- [Goal 1] Please copy the entries word for word, from the line that contains "Which item of" through the end of the entries, both ends included. Leave the pictures out.

- [Extracted text]
The Word Revolution & The Boys Club Vs. The Rebels
Uh oh, we are entering “Awards Show” season. Celebrating everything wrong with entertainment. The whole “the red carpet” thing…the tux clad crowd trying to out fashion each other…and having been to some of these: The small talk and bullshit. “Hey there’s Artie Fufkin! ---Hey Artie, you rock...love ya...long time no see big guy (hug)”…then five minutes later “Fufkin—what a jerk…” Yeah—can make good TV ratings and sell more ‘product’, but I wish they’d just go away. They are SO goofy. The Grammy’s and Oscars are grandfathered in and done well—in fact we are doing quite a bit with the Grammy’s and it gets great traction. They have a historical thing going---that’s fine…but most of the others are made-for-TV ultra junk.
Ever watch LINK TV? That is one weird channel. I think it’s about bringing cultures together. To me, it’s all about bringing another boring unrealistic channel to my TV set.
OK—so much for my bad attitude about TV, I can always tune in TV Land to watch their great promos, or watch International news shows for the interesting production, or Fox News for the cute girls.
The big opportunity for media in 08 is de-laming it while simultaneously growing the audience. Do-able. I’ve seen study after study, as well as instinctually feel that America doesn’t actually LIKE much what they’re seeing hearing or reading…but they do it anyways. Sorta like a lot of food---It may taste pretty average but ya gotta eat. Going a step further, it’s unfashionable in the trade and un-businesslike to admit any of this. Maybe as in radio, the innovators have mostly cashed out…or maybe most of today’s breed of media titan is so self absorbed with the boys club they’re in that they just don’t care. Probably a little of each infused with this burning desire to stay clearly within the profitable (a good thing) but the ultimately limiting zone of safe (a bad thing). The old boy’s club thing holds innovation back. Same guys…same style…same M.O....the same elitist disattachment...the same kiss ass political gaming. I think part of Barack Obama’s appeal is that he ain’t in that club. Look at any tired, faltering but once, maybe even still prosperous business or institution and you’ll see The BOYS CLUB running the show. The “club” is bad...it’s on its last legs. The new club will rule...you can see it coming...in fact, it’s there if you look at whose winning.

- [Goal 2]
Answer these questions from the post on awards shows and media:
(a) Which two awards shows does the writer call grandfathered in and done well?
(b) Which channel does the writer tune in to for its promos?
(c) According to the writer, what holds innovation back?

- [Data for processing]

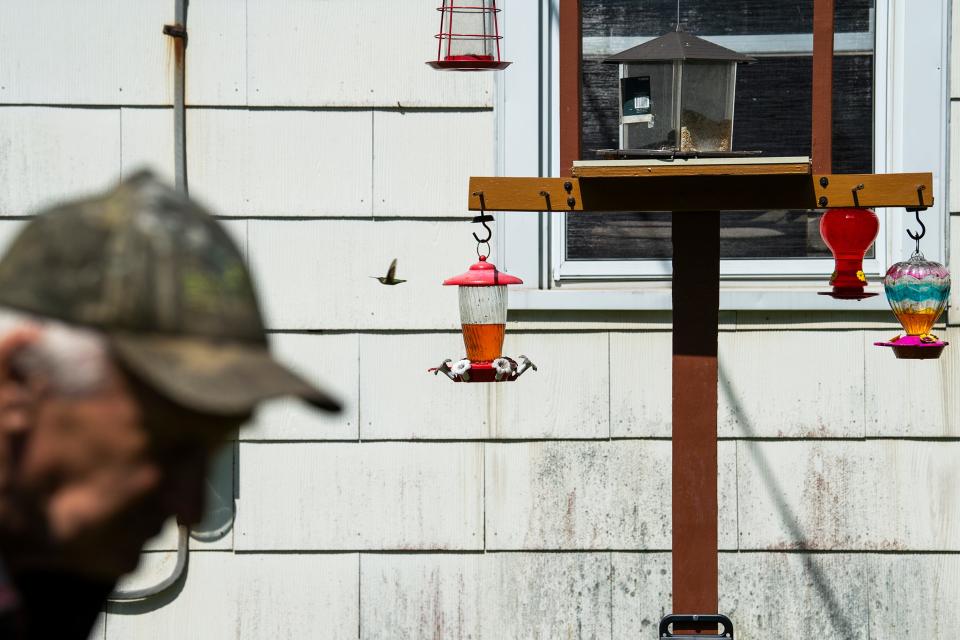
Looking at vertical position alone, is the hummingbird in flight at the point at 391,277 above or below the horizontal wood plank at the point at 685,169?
below

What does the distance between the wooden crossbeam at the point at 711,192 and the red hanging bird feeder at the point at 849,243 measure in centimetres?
41

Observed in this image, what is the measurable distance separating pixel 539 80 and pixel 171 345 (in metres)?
3.77

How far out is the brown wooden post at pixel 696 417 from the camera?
3193mm

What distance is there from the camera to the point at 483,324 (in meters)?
3.47

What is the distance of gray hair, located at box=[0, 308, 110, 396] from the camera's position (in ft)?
2.23

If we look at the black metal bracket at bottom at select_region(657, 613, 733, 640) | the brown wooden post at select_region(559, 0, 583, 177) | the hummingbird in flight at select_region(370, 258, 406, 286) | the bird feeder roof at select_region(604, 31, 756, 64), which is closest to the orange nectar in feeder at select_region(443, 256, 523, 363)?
the hummingbird in flight at select_region(370, 258, 406, 286)

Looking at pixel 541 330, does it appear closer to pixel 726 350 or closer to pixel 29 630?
pixel 726 350

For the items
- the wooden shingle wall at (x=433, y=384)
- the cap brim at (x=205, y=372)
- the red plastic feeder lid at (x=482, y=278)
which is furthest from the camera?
the wooden shingle wall at (x=433, y=384)

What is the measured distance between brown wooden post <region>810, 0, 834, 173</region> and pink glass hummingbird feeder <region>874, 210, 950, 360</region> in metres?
0.75

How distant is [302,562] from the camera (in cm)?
439

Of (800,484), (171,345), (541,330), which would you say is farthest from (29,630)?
(800,484)

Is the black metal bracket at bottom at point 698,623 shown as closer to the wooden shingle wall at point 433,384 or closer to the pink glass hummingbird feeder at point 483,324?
the pink glass hummingbird feeder at point 483,324

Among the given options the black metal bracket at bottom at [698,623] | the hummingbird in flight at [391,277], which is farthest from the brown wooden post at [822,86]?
the black metal bracket at bottom at [698,623]

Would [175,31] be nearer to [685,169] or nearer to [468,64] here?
[468,64]
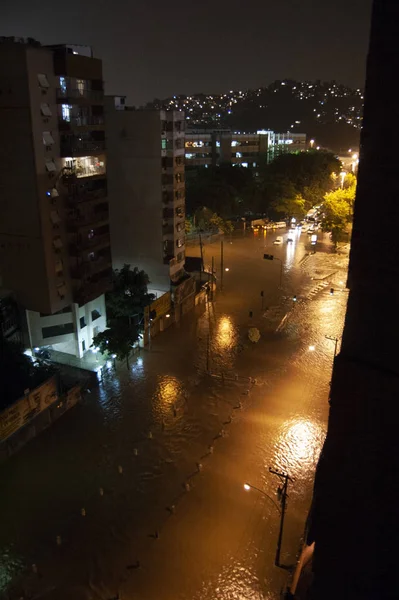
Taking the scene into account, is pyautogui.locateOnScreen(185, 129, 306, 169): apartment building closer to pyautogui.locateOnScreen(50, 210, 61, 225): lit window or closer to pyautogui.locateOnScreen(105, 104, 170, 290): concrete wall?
pyautogui.locateOnScreen(105, 104, 170, 290): concrete wall

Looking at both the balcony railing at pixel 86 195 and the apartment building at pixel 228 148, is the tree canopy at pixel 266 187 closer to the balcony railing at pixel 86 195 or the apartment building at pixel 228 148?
the apartment building at pixel 228 148

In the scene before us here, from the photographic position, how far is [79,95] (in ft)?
87.3

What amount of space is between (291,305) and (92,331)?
58.9ft

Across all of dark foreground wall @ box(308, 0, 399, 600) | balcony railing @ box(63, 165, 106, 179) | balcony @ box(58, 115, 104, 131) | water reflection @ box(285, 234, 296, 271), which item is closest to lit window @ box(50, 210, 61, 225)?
balcony railing @ box(63, 165, 106, 179)

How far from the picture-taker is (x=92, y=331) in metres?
31.1

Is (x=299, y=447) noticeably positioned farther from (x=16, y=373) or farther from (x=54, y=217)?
(x=54, y=217)

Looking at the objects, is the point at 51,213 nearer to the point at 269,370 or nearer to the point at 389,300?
the point at 269,370

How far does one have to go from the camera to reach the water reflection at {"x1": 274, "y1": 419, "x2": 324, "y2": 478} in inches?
847

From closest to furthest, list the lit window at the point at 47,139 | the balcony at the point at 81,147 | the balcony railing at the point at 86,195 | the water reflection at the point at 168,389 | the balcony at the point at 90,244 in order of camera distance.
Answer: the lit window at the point at 47,139 < the balcony at the point at 81,147 < the water reflection at the point at 168,389 < the balcony railing at the point at 86,195 < the balcony at the point at 90,244

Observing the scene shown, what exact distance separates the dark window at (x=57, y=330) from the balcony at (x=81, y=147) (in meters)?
10.1

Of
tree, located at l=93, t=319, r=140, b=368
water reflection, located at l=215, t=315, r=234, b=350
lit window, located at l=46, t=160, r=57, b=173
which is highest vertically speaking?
lit window, located at l=46, t=160, r=57, b=173

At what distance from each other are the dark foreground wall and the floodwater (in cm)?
1320

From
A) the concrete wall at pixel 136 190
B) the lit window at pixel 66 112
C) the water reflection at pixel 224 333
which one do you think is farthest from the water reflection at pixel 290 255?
the lit window at pixel 66 112

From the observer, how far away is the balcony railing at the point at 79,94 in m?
25.5
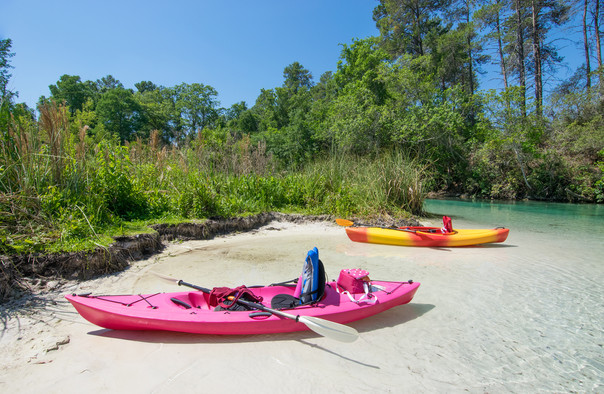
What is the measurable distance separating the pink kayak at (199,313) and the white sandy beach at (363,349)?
0.51 ft

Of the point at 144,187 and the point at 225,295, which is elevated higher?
the point at 144,187

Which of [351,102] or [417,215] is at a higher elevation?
[351,102]

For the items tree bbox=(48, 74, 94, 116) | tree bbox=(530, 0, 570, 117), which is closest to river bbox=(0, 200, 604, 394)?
tree bbox=(530, 0, 570, 117)

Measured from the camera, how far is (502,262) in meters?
5.88

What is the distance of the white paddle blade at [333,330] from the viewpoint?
2783mm

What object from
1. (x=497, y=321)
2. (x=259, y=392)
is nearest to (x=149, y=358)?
(x=259, y=392)

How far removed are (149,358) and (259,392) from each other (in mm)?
1176

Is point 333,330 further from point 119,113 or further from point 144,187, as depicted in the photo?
point 119,113

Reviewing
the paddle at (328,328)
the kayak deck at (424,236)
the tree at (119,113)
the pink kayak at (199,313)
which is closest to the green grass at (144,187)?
the pink kayak at (199,313)

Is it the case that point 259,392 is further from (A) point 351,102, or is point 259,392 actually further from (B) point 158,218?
(A) point 351,102

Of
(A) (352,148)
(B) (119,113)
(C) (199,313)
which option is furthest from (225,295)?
(B) (119,113)

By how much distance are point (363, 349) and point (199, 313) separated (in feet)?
5.73

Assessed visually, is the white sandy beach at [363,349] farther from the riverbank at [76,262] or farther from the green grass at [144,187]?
the green grass at [144,187]

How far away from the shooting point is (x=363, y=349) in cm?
303
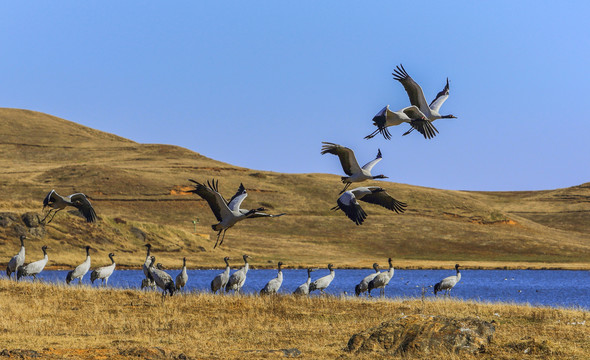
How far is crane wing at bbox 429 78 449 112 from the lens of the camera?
18.5 meters

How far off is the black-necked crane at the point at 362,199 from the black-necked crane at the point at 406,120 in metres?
1.40

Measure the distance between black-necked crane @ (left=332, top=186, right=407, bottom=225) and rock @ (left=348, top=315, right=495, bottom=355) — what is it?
2275 millimetres

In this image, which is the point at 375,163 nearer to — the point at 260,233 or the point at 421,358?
the point at 421,358

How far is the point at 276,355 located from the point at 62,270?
150 ft

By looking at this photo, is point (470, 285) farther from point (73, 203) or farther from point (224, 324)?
point (224, 324)

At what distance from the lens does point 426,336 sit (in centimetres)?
1580

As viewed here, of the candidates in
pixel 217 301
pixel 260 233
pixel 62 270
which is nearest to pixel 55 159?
pixel 260 233

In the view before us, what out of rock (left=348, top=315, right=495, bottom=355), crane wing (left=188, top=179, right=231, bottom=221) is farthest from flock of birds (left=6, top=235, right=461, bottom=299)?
rock (left=348, top=315, right=495, bottom=355)

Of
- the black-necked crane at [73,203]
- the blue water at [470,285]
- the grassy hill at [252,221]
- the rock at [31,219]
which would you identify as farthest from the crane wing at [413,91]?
the rock at [31,219]

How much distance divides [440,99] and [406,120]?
11.3 ft

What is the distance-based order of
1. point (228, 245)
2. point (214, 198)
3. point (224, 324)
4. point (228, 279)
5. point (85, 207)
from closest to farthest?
1. point (214, 198)
2. point (224, 324)
3. point (85, 207)
4. point (228, 279)
5. point (228, 245)

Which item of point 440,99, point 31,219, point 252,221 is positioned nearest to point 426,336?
point 440,99

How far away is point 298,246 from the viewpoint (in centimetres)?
8650

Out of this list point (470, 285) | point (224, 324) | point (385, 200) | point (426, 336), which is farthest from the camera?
point (470, 285)
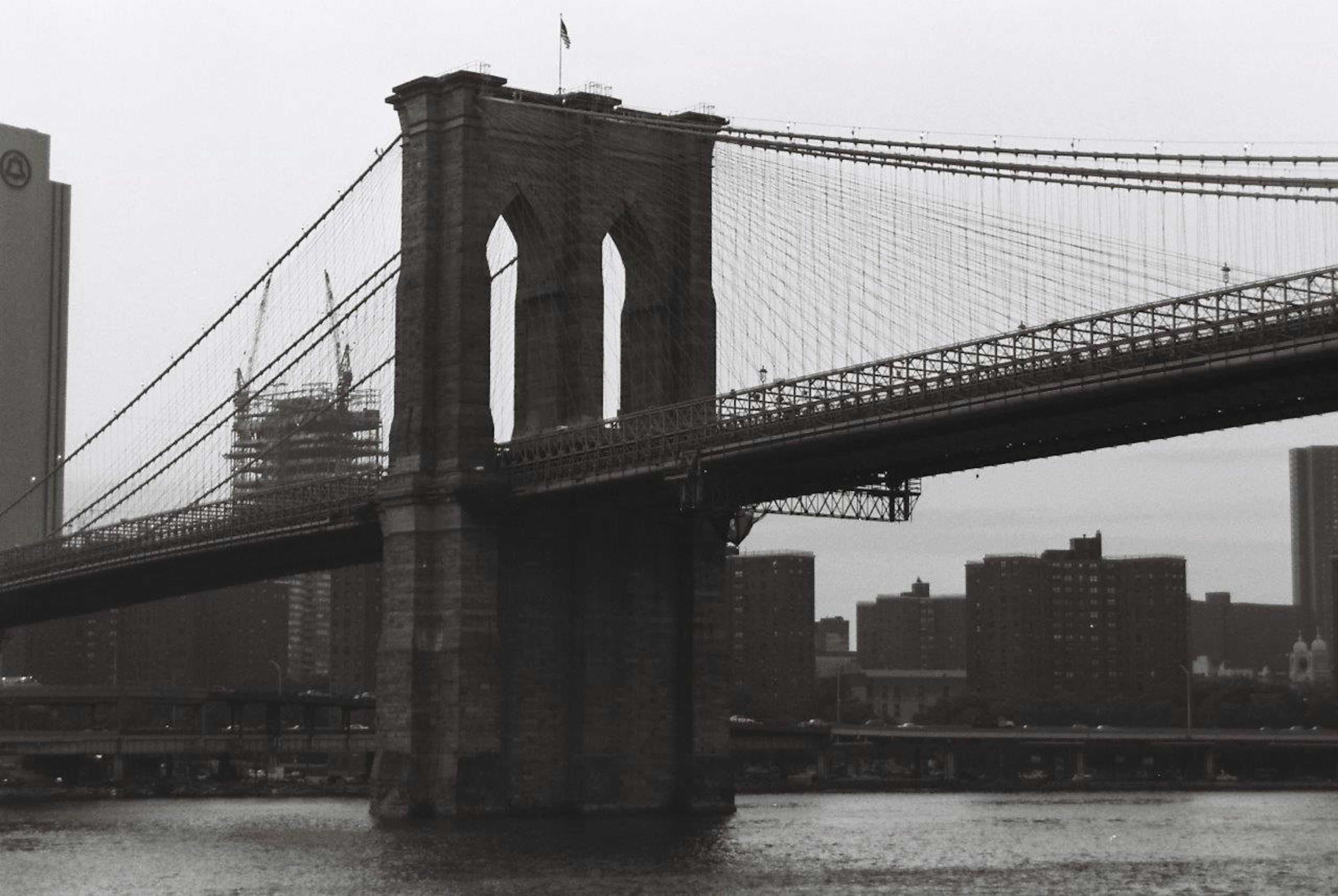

- [Finished answer 1]
Which item of point 440,99, point 31,219, point 252,221 is positioned nearest to point 426,336?
point 440,99

How far away is point 298,246 from the viewpoint (in centimetres)?
8650

Out of this list point (470, 285) | point (224, 324) | point (385, 200) | point (426, 336), which is farthest from the camera?
point (470, 285)

- [Finished answer 2]
(a) The Grammy's and the Oscars
(b) TV Land
(c) The old boy's club